Dragonball meets Medieval.
It’s been a while since I’ve been so pleasantly surprised by a series, where so many good elements come together to form such a convincing package. I’m amazed this series went off the radar with me, since it has high reviews on MyAnimeList and seems quite popular within the anime community.
Seven Deadly Sins, unite!
On an eventful day former soldier Meliodas and princess Elizabeth run into each other. With his moving bar and pig companion, Meliodas is trying to reunite his gang called the seven deadly sins. An elite force of individuals with each their own special abilities.
Meliodas is not alone, since princess Elizabeth is looking for the Seven Deadly sins as well, so she can reclaim her kingdom from the Holy Knights who have seized control after the betrayal of the Seven Deadly sins.
The main focus of the show is the quest of Meliodas and Elizabeth who embark on their journey to find the remaining Seven Deadly Sins. They move from town to town and meet a rich set of different characters.
Elizabeth acts a damsel in distress to flesh out Meliodas his character and drive the plot. Meliodas relationship grows more intense with Elizabeth, unleashing within him powers only revealed when in severe distress. This plot mechanic will sound oddly familiar and that’s correct. It’s the typical shounen plot, where one overpowered main character rescues the girl who is destined to be with him. Only when she is in distress will his full fury reach his peak. We’ve seen this in series such as Bleach where Ichigo goes apeshit when Orihime is in peril.

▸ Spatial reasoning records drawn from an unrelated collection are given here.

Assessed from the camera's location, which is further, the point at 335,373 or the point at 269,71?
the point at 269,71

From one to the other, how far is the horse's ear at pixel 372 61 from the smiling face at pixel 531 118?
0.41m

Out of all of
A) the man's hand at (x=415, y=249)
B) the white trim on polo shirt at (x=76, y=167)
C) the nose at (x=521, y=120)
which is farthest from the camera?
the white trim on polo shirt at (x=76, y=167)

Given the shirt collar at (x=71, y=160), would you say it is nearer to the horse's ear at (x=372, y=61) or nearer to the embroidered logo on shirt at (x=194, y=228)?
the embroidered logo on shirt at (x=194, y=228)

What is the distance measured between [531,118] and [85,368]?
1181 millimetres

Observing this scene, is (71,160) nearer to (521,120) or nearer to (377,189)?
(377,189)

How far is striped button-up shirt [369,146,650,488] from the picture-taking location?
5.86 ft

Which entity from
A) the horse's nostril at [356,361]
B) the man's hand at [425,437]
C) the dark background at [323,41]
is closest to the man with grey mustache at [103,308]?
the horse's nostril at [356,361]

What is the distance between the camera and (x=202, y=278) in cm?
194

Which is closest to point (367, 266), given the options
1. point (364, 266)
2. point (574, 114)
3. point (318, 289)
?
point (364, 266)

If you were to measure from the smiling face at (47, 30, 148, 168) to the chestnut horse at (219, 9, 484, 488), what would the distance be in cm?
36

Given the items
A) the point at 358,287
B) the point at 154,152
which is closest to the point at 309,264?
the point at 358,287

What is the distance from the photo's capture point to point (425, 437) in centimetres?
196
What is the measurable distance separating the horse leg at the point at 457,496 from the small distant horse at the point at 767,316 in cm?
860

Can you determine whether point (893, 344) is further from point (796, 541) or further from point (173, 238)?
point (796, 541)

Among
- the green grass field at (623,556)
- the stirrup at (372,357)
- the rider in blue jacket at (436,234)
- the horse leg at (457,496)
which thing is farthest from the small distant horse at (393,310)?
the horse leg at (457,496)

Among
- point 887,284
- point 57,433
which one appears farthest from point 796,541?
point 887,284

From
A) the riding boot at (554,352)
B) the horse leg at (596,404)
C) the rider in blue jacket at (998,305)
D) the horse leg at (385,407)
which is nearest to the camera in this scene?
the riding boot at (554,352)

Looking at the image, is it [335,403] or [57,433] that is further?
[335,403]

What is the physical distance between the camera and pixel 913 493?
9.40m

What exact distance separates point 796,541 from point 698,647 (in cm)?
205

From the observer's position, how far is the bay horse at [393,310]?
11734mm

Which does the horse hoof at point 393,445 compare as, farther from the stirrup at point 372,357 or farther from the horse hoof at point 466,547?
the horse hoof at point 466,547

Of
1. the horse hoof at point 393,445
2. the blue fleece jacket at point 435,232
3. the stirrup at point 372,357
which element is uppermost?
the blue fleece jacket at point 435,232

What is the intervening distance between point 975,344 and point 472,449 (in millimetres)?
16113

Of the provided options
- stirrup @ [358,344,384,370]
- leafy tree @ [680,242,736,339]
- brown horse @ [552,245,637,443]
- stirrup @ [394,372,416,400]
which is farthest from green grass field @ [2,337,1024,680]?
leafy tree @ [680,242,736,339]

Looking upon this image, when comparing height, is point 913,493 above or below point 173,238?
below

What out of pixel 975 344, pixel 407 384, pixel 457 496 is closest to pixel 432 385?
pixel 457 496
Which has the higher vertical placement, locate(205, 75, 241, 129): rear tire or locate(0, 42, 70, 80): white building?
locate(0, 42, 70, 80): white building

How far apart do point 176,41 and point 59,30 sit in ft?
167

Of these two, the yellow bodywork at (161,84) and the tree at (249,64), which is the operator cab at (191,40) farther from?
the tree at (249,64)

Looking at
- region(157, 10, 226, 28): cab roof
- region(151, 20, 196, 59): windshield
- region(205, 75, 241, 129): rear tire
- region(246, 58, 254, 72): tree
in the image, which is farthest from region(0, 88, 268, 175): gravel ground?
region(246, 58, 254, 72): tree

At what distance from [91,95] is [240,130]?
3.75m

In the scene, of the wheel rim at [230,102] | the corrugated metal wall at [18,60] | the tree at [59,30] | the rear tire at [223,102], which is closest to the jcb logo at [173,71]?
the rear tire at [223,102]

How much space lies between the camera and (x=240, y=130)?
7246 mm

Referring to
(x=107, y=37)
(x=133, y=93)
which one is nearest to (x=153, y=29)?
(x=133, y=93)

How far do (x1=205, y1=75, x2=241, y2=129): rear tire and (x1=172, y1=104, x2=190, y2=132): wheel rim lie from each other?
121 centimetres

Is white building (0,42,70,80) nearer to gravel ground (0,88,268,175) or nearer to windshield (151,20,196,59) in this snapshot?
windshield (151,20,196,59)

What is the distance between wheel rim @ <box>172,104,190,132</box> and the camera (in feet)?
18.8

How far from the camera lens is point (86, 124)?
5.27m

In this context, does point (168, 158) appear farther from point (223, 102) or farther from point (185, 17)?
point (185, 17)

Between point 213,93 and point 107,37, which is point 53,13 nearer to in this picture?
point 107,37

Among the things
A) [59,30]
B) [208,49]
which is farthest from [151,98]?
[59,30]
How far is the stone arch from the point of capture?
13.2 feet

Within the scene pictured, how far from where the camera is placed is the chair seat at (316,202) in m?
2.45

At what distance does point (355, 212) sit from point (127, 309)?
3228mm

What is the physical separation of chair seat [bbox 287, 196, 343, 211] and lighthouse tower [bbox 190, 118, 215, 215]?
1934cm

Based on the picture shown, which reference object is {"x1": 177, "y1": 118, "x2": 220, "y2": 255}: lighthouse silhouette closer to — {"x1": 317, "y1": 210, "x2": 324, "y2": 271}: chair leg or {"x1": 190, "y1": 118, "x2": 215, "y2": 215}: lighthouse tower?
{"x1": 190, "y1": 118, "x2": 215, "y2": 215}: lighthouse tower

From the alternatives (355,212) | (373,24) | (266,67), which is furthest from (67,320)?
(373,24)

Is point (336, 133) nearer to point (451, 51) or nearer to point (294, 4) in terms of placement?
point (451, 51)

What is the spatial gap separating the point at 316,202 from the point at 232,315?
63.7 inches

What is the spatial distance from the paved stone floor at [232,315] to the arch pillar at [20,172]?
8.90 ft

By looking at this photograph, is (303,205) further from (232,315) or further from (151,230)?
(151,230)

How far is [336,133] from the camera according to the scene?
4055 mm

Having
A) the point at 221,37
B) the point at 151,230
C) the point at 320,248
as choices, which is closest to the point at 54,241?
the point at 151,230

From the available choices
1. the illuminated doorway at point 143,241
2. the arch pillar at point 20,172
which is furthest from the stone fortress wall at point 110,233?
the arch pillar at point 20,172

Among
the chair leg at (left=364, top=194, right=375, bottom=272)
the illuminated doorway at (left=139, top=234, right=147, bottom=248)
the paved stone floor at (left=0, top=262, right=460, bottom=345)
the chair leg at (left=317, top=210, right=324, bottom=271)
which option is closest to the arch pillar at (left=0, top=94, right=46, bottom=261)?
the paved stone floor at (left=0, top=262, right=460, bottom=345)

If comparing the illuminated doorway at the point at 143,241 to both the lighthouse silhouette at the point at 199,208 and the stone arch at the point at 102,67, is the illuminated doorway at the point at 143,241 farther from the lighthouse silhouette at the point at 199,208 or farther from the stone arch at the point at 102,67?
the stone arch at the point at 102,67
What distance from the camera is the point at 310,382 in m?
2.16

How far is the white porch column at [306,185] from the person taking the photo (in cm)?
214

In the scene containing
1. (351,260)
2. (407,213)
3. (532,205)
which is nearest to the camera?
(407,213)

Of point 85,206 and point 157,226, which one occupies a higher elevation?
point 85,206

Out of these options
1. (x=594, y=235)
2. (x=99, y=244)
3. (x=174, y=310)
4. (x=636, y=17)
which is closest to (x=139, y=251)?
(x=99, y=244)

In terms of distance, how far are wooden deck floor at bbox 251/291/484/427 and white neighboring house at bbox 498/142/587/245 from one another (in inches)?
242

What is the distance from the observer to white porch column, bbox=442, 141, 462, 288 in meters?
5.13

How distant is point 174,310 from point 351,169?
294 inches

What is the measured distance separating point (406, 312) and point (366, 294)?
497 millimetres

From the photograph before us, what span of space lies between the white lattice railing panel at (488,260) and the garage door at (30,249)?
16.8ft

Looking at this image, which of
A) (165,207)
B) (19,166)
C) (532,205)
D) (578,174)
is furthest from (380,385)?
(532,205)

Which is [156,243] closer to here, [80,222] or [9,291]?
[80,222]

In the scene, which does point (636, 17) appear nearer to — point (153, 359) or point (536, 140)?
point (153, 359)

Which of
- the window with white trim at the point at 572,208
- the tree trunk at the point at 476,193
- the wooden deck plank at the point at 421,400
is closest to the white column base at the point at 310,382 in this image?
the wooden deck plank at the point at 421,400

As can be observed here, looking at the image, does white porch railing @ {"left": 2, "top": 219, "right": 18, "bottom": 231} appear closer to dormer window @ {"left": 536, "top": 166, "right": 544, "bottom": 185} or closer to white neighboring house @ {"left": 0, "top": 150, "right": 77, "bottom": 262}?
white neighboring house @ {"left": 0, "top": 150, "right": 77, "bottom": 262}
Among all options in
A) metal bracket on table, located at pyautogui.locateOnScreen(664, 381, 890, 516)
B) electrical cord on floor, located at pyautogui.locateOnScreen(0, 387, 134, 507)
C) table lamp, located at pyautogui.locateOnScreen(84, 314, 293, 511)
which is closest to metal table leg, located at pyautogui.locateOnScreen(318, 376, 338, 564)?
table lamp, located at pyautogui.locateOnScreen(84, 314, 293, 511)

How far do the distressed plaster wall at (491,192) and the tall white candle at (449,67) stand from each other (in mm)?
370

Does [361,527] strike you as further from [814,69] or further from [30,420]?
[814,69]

While I’m used to this plot line now, it was overly apparent in Nanatsu no Taizai, leaving me unsatisfied with the overall plot development. Surely the creator could’ve done a more creative job, since he managed to pull off such a wonderful setting from the ground up.
Look and Feel
I was amazed to find out that character design weren’t done by the creator of Dragonball Z. The designs had very familiar traits, may it be more polished for the modern anime era. The colors are bright and cheerful, which are in stark contrast to the high gore factor within the series. Those faint of heart, may wish to skip this series.
Other very familiar elements were the high speed fight scenes which Dragonball popularized over the decades, inspiring many artists and studios.
Nanatsu no Taizai was great fun. It was suspenseful, at times it was a bit slow, but it really kept me at the edge of my seat. The visual design can easily go with the top tier of 2016. While the story is rather generic, Nanatsu no Taizai knows how the engage its audience. I therefore rate it a 9 out of 10.